# Process HUGO Gene Nomenclature Committee Data

Jupyter Notebook to download and preprocess files to transform to BioLink RDF.

### Download files

The download can be defined:
* in this Jupyter Notebook using Python
* as a Bash script in the `download/download.sh` file, and executed using `d2s download hgnc`



In [9]:
import os
import glob
import requests
import functools
import shutil
import pandas as pd 

# Use Pandas, load file in memory
def convert_tsv_to_csv(tsv_file):
    csv_table=pd.read_table(tsv_file,sep='\t')
    csv_table.to_csv(tsv_file[:-4] + '.csv',index=False)

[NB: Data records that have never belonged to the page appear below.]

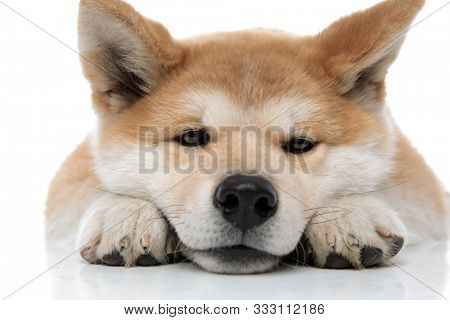Close up of a bored Akita Inu resting while laying down on white studio background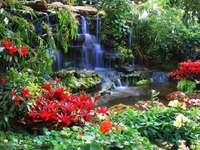 cascata - flores vermelhas, cachoeira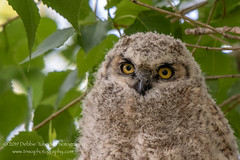The Heartbreaker (TNWA Photography (Debbie Tubridy)) Tags: colorado owl greathornedowl owlet youngowl wild tree bird nature outdoors natural fuzzy wildlife learning environment perched habitat birdofprey branched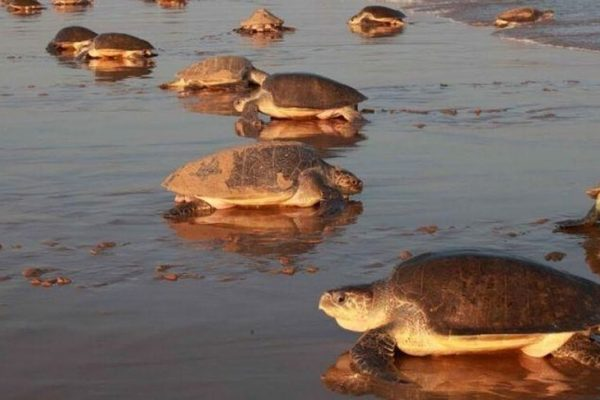 With Humans in Lockdown, Olive Ridley Turtles Return for Nesting on Odisha Beach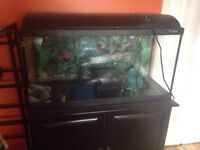 Fish tank and accessories plus stand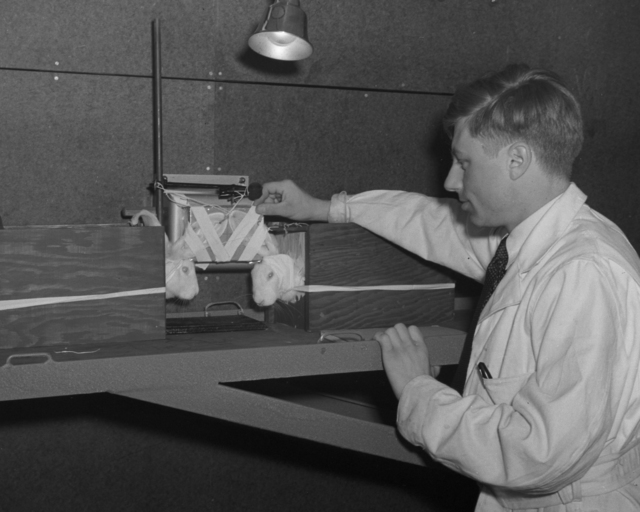 Dr. Pecher with rabbits in treatment room of 60-inch cyclotron, taken March 20, 1940. Principal Investigator/Project: Analog Conversion Project [Photographer: Donald Cooksey]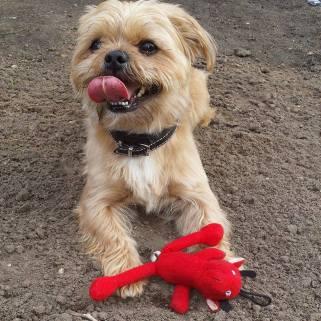 Charlie Dog 1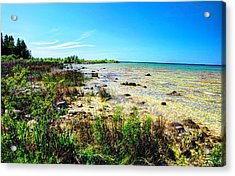 Great Lakes Summer Shoreline Acrylic Print by Janice Adomeit
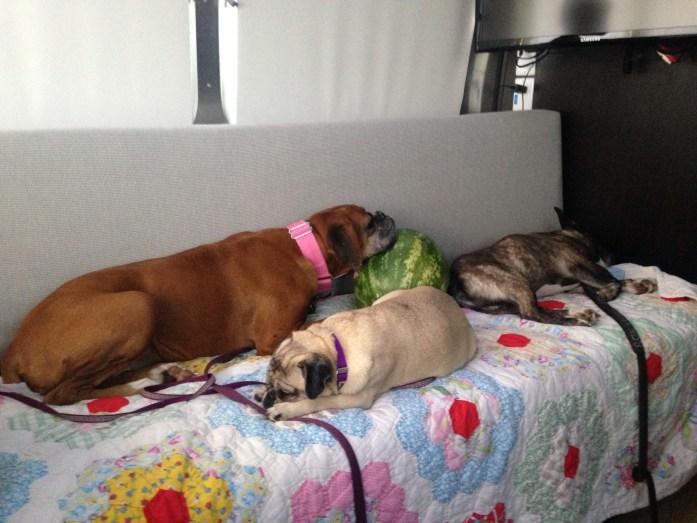 boxer pug french bulldog airstream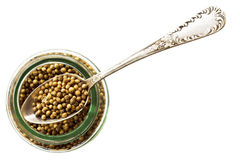 Jar of coriander seeds Stock Image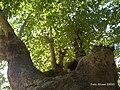 Yukarı Çağlar (Navahı) - Serper (Navahı bükü) (3) - panoramio.jpg
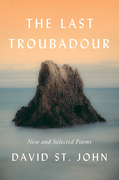 The Last Troubadour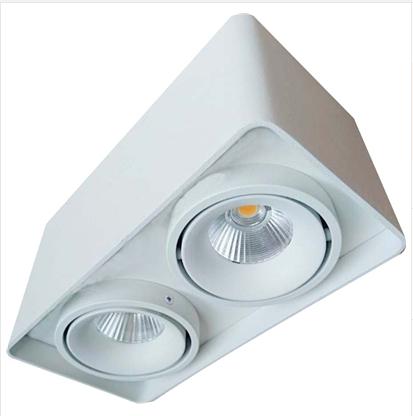 雷尼司��F代LED白色黑色SLC78005/2*10W筒�羯��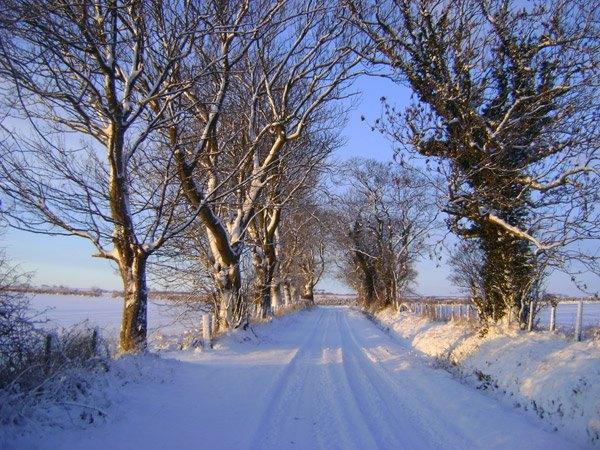 19-Dec-snowy-track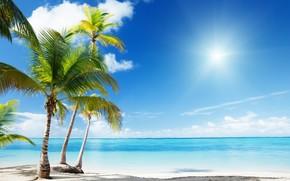 Stunning Paradise Corner
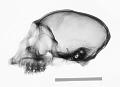 View Cercopithecus cephus digital asset number 0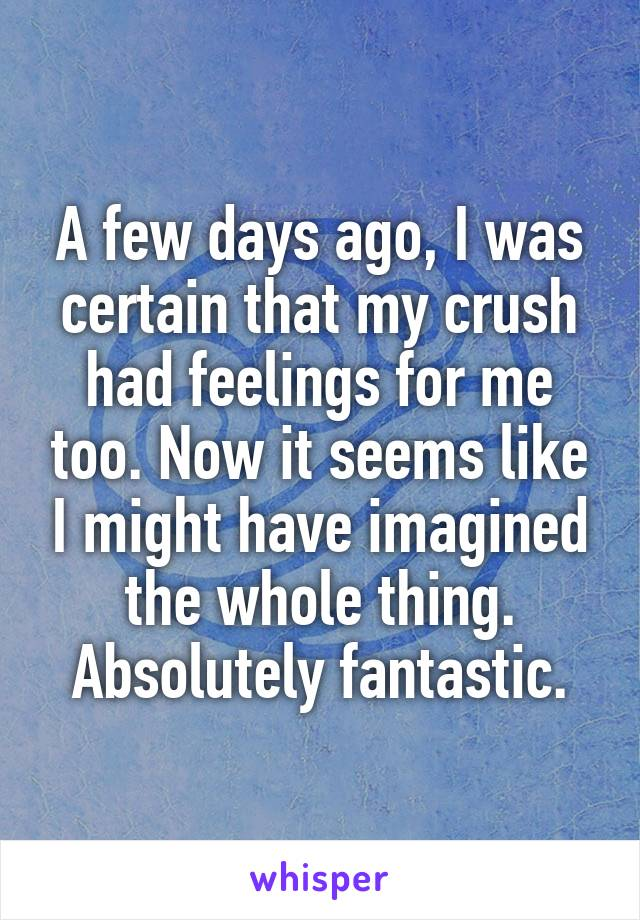 A few days ago, I was certain that my crush had feelings for me too. Now it seems like I might have imagined the whole thing. Absolutely fantastic.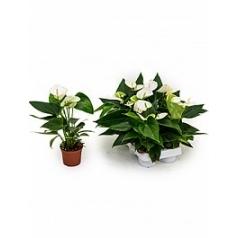 Антуриум elido white Диаметр горшка — 9 см Высота растения — 30 см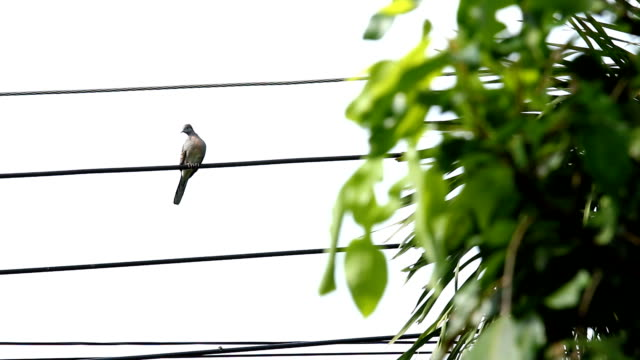 bird hold on wire video
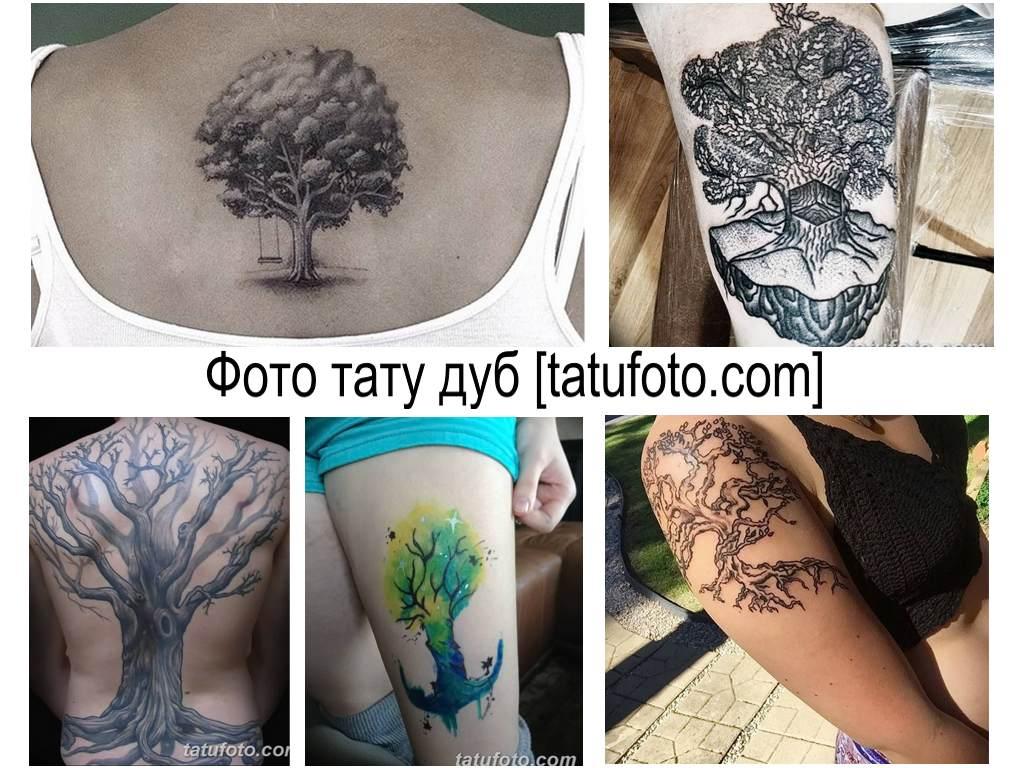 Фото тату дуб - оригинальные рисунки готовых татуировок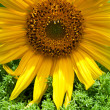Beautiful yellow sunflower - Stock Photo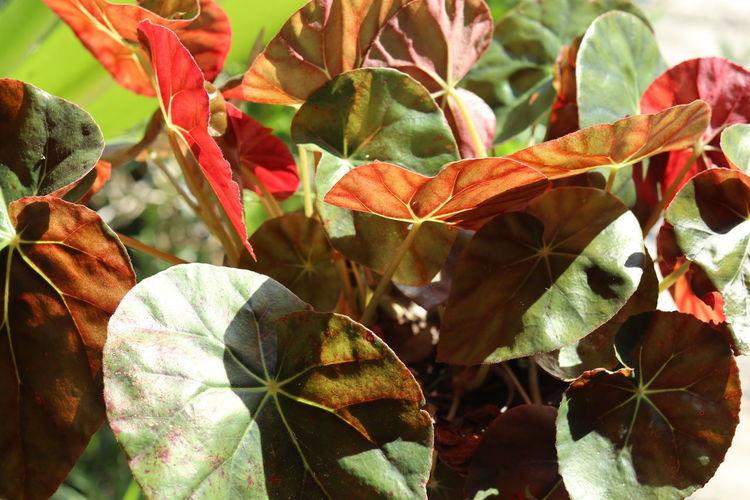 Lotus leaf in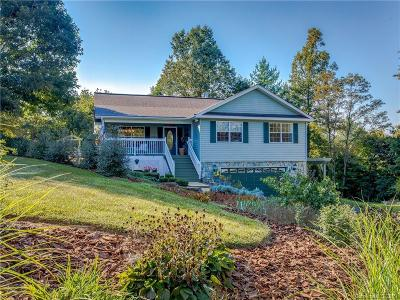 Weaverville Single Family Home For Sale: 38 Rabbit Ridge Drive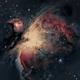 M42, The Orion Nebula,                                Wade Prunty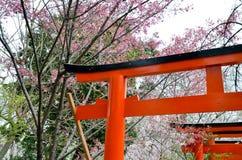 Körsbärsröda blomningar och den Torii porten i Hirano Jinja förvarar, Kyoto Royaltyfri Foto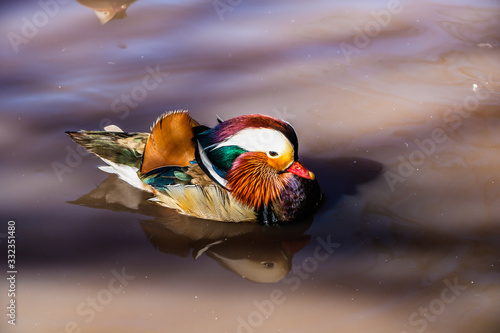 mandarin duck swimming in the lake Canvas Print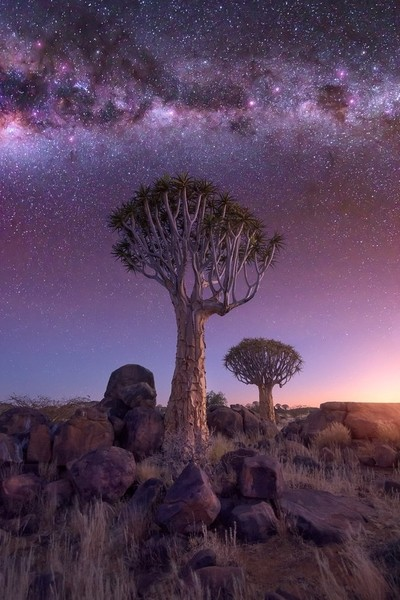 Quiver Forest under the Starry Sky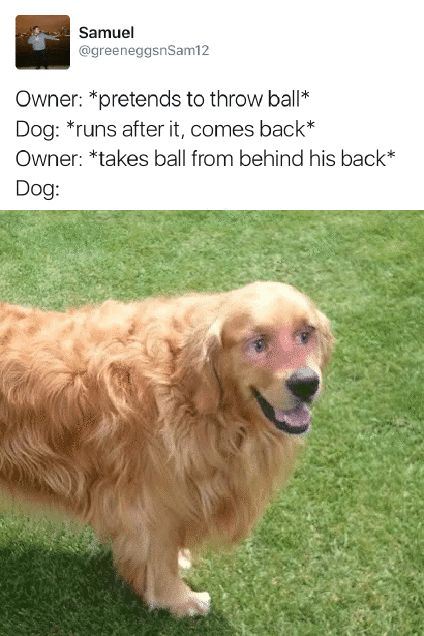 27 Great Pics And Memes to Improve Your Mood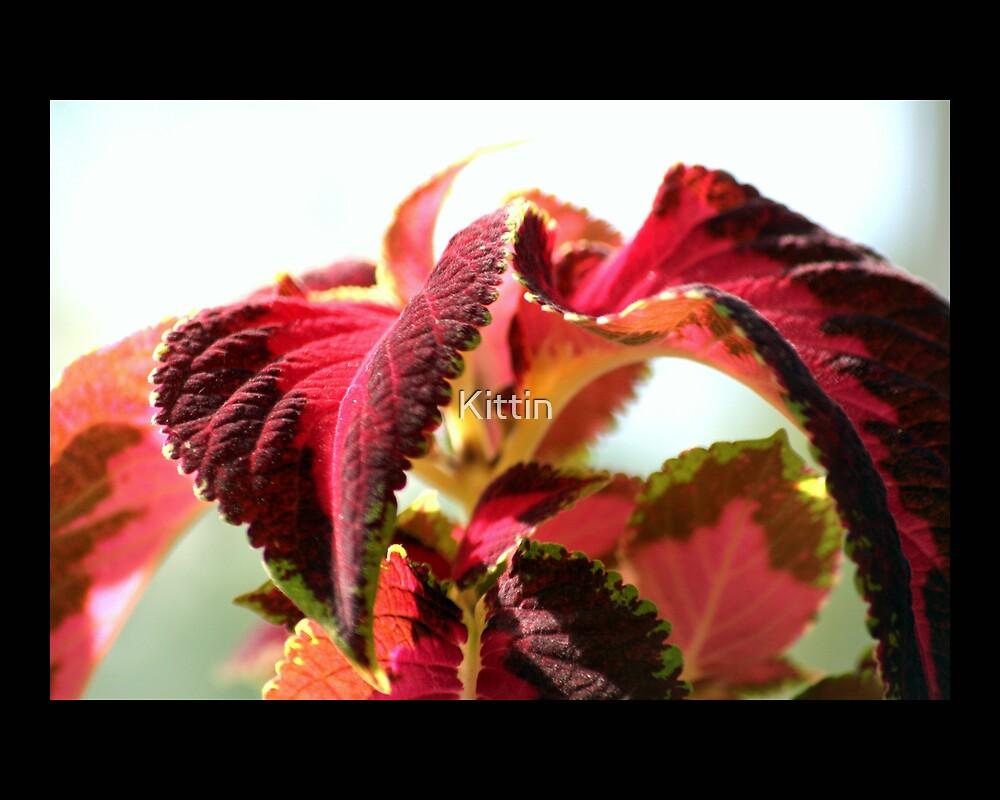 leaves 08 by Kittin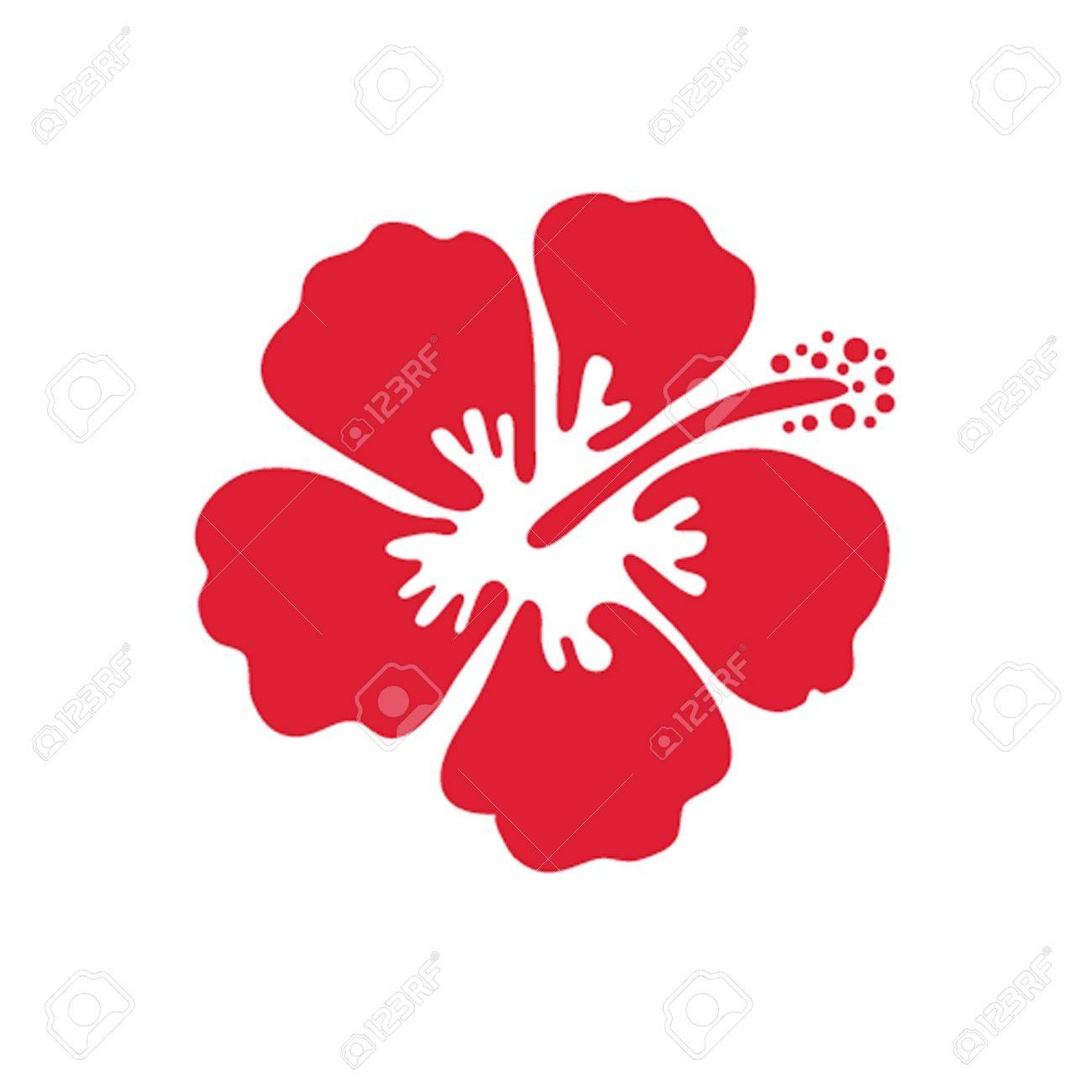 Vector Illustration Of Hibiscus Flower Stock Photo Picture And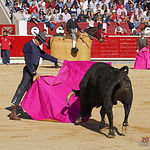 Enrique Ponce - Festival del Cotolengo - 13-05-18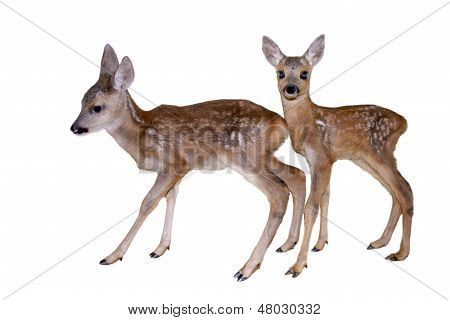 Fawns isolated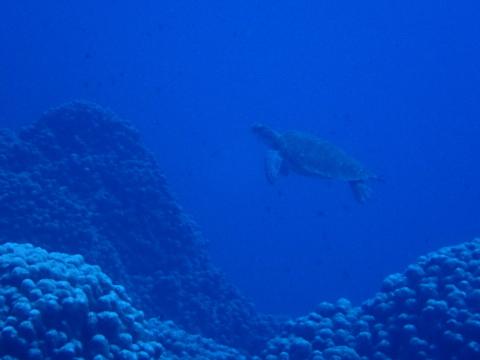 小笠原諸島への旅②_f0233340_16525277.jpg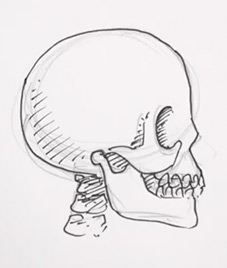 227x268 How To Draw A Skull From The Side Real Easy Shoo Rayner Author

# Variables and path for the dataset
dataset_id = 'hgnc'
dsri_flink_pod_id = 'flink-jobmanager-###'
input_folder = '/notebooks/workspace/input/' + dataset_id
mapping_folder = '/notebooks/datasets/' + dataset_id + '/mapping'
os.makedirs(input_folder, exist_ok=True)

In [None]:
# Use input folder as working folder
os.chdir(input_folder)

files_to_download = [
    'https://raw.githubusercontent.com/MaastrichtU-IDS/d2s-scripts-repository/master/resources/cohd-sample/concepts.tsv'
]

# Download each file and uncompress them if needed
# Use Bash because faster and more reliable than Python
for download_url in files_to_download:
    os.system('wget -N ' + download_url)
    os.system('find . -name "*.tar.gz" -exec tar -xzvf {} \;')
    os.system('unzip -o \*.zip')

# Rename .txt to .tsv
listing = glob.glob('*.txt')
for filename in listing:
    os.rename(filename, filename[:-4] + '.tsv')

    
## Convert TSV to CSV to be processed with the RMLStreamer
# use Pandas (load in memory)
convert_tsv_to_csv('concepts.tsv')
# Use Bash 
# cmd_convert_csv = """sed -e 's/"/\\"/g' -e 's/\t/","/g' -e 's/^/"/' -e 's/$/"/'  -e 's/\r//' concepts.tsv > concepts.csv"""
# os.system(cmd_convert_csv)

## Process and load concepts

We will use CWL workflows to integrate data with SPARQL queries. The structured data is first converted to a generic RDF based on the data structure, then mapped to BioLink using SPARQL. The SPARQL queries are defined in `.rq` files and can be [accessed on GitHub](https://github.com/MaastrichtU-IDS/d2s-project-template/tree/master/datasets/hgnc/mapping).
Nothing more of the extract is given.